Rep John Barrow (D-GA) is currently up for re-election, and he touts his pro-gun credentials in a campaign ad by holding a rifle and saying of it, “ain’t nobody going to take [it] away.”
And on his house.gov website there are myriad references to the Second Amendment and Barrow’s hunting and shooting heritage.
Problem — in January 1993, as member of the Athens-Clarke County Commission, Barrow cast a vote banning the discharge of weapons within 900 feet of a house: a move which pretty much struck backyard target shoots by fathers and sons from the books.
An article in the Athens Banner Herald dated Oct 28, 1992, showed how hunters and shooters literally poured into the county commission meetings in the run-up to the vote on the ban. All out of fear that Barrow and the rest of the commissioners were literally going to pass an ordinance against hunting and discharging firearms, period. And it seems they had justifiable reasons for thinking this way, as Barrow was personally suggesting a 200 to 300 yard “zone of safety” around any property, residential or not. (Athens Daily News, Mon. Nov. 30, 1992)

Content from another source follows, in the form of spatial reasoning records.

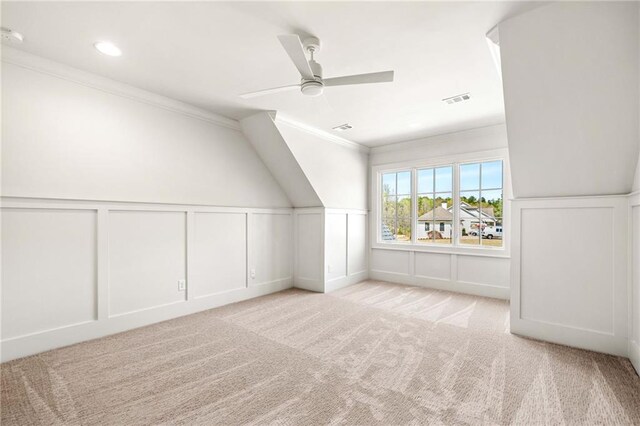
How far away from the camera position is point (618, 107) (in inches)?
85.2

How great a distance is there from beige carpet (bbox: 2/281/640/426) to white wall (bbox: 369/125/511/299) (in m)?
1.22

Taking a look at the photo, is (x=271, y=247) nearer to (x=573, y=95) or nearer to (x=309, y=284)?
(x=309, y=284)

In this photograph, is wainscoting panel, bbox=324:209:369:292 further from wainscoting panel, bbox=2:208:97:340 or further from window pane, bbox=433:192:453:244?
wainscoting panel, bbox=2:208:97:340

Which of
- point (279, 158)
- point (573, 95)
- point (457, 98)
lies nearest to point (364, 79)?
point (573, 95)

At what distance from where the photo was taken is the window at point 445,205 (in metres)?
4.55

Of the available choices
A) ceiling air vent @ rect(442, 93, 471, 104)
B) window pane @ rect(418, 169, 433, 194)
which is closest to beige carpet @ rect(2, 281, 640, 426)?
window pane @ rect(418, 169, 433, 194)

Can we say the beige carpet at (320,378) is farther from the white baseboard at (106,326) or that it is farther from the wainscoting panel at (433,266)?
the wainscoting panel at (433,266)

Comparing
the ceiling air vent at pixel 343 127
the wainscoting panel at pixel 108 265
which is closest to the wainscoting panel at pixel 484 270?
the ceiling air vent at pixel 343 127

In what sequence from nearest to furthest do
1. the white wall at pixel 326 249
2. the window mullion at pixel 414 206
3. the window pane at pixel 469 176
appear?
1. the window pane at pixel 469 176
2. the white wall at pixel 326 249
3. the window mullion at pixel 414 206

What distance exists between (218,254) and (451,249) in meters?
3.64

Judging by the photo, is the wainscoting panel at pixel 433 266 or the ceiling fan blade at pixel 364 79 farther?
the wainscoting panel at pixel 433 266

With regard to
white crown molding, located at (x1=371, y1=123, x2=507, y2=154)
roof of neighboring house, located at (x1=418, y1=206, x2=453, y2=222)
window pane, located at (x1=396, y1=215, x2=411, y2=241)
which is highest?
white crown molding, located at (x1=371, y1=123, x2=507, y2=154)

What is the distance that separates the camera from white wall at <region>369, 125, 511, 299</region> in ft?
14.4

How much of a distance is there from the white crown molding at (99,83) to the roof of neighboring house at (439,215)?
3691 mm
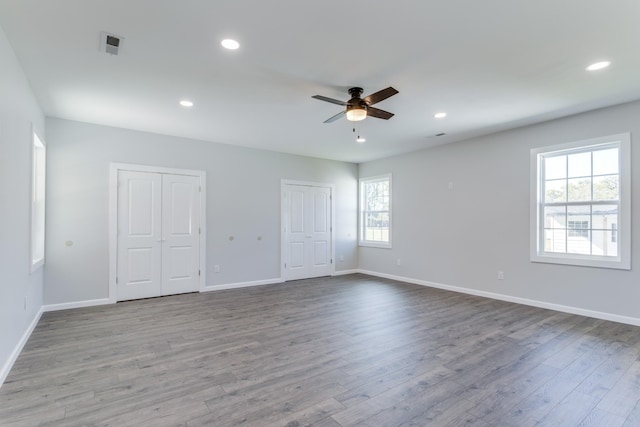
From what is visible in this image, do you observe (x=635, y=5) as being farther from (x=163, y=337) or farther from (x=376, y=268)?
(x=376, y=268)

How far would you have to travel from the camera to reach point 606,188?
164 inches

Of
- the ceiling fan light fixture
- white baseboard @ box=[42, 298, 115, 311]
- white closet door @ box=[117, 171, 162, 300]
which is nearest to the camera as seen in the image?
the ceiling fan light fixture

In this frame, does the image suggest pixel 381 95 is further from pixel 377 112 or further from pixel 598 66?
pixel 598 66

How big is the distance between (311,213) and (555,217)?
433 centimetres

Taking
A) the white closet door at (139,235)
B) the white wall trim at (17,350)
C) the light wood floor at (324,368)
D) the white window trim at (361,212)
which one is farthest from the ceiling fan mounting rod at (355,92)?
the white wall trim at (17,350)

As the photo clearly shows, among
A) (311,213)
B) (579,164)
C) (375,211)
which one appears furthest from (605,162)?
(311,213)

To justify these infringements on the exercise of gun rights, Barrow said: “More laws are needed to control the people who abide by the law, in order to isolate those who do not.”(Athens Daily News, Oct. 1992)
Now think back to the campaign commercial I mentioned at the start of this post. The one that has Barrow holding his rifle and saying, “ain’t nobody going to take [it] away.”
If Barrow passes laws that ban pulling the trigger on a gun, how does that differ from taking it away?